What you will do =
Please rewrite the records below, changing every "red maple leaf" to "orange maple leaf" and keeping everything else the same.

[Excerpts from spatial question data]
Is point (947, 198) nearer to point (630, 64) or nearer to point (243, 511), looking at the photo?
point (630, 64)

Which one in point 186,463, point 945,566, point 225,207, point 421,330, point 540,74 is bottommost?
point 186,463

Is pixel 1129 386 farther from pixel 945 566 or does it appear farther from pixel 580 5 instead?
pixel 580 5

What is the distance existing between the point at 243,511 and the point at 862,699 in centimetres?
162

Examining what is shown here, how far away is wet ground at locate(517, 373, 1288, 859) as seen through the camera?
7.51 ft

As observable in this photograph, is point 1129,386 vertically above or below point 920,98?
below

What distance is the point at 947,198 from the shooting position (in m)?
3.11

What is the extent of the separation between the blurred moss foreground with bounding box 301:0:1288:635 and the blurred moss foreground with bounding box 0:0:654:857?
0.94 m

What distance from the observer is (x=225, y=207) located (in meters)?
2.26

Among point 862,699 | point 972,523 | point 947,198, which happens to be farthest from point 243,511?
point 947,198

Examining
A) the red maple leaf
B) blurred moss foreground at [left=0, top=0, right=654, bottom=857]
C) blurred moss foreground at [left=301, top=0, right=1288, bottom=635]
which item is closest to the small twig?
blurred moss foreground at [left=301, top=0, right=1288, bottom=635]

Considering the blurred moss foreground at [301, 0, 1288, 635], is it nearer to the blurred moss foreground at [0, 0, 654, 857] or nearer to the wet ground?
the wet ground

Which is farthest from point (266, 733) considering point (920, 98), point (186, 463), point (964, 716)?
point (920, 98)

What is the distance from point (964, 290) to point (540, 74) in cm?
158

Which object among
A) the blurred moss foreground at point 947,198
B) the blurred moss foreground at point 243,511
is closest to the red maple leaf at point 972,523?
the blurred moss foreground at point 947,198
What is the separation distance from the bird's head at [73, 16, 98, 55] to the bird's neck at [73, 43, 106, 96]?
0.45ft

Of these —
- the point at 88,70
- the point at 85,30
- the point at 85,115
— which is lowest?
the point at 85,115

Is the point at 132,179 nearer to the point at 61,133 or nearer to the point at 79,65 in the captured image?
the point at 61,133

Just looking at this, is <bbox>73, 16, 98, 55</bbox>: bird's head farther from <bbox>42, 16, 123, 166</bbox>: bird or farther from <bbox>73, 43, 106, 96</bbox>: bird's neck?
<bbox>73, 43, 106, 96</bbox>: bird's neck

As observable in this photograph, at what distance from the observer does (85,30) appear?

Answer to this problem =
Is point (947, 198) nearer to point (630, 64) or nearer to point (243, 511), looking at the photo?
point (630, 64)

Which one in point 186,463, point 945,566, point 225,207, point 421,330, point 540,74 is bottommost?
point 186,463

Is pixel 1129 386 farther from pixel 945 566 or does it appear farther from pixel 580 5 instead?
pixel 580 5

What is the distance existing between the point at 243,511 and the point at 862,699 in centimetres?
162

Examining what is shown here, how far away is wet ground at locate(517, 373, 1288, 859) as seen through the camera?
7.51 ft

As observable in this photograph, is point 1129,386 vertically above or below point 920,98?
below

What distance is the point at 947,198 from the shooting position (in m)?
3.11

What is the extent of the separation between the blurred moss foreground with bounding box 301:0:1288:635 and the blurred moss foreground with bounding box 0:0:654:857?
0.94 m

What distance from the observer is (x=225, y=207) located (in meters)?
2.26

Among point 862,699 | point 972,523 | point 947,198, which happens to be farthest from point 243,511?
point 947,198

Examining
A) the orange maple leaf
B) blurred moss foreground at [left=0, top=0, right=654, bottom=857]
C) blurred moss foreground at [left=301, top=0, right=1288, bottom=635]
which item is closest to the small twig?
blurred moss foreground at [left=301, top=0, right=1288, bottom=635]

Considering the blurred moss foreground at [301, 0, 1288, 635], is it nearer to the blurred moss foreground at [0, 0, 654, 857] or nearer to the wet ground?
the wet ground

Which is farthest from point (266, 733) considering point (920, 98), point (186, 463), point (964, 716)?
point (920, 98)

What is the distance from point (964, 290) to point (540, 74) in cm?
158

Which object among
A) the blurred moss foreground at point 947,198
B) the blurred moss foreground at point 243,511
is closest to the orange maple leaf at point 972,523?
the blurred moss foreground at point 947,198
What is the separation distance from the bird's head at [73, 16, 98, 55] to the bird's neck at [73, 43, 106, 96]?
0.45ft

Of these —
- the point at 88,70
- the point at 85,30
- the point at 85,115
— which is lowest?
the point at 85,115

Is the point at 132,179 nearer to the point at 61,133 or nearer to the point at 79,65 in the captured image?
the point at 61,133

Just looking at this, is <bbox>73, 16, 98, 55</bbox>: bird's head farther from <bbox>42, 16, 123, 166</bbox>: bird or farther from <bbox>73, 43, 106, 96</bbox>: bird's neck?
<bbox>73, 43, 106, 96</bbox>: bird's neck

As observable in this photograph, at what distance from the observer does (85,30) appear?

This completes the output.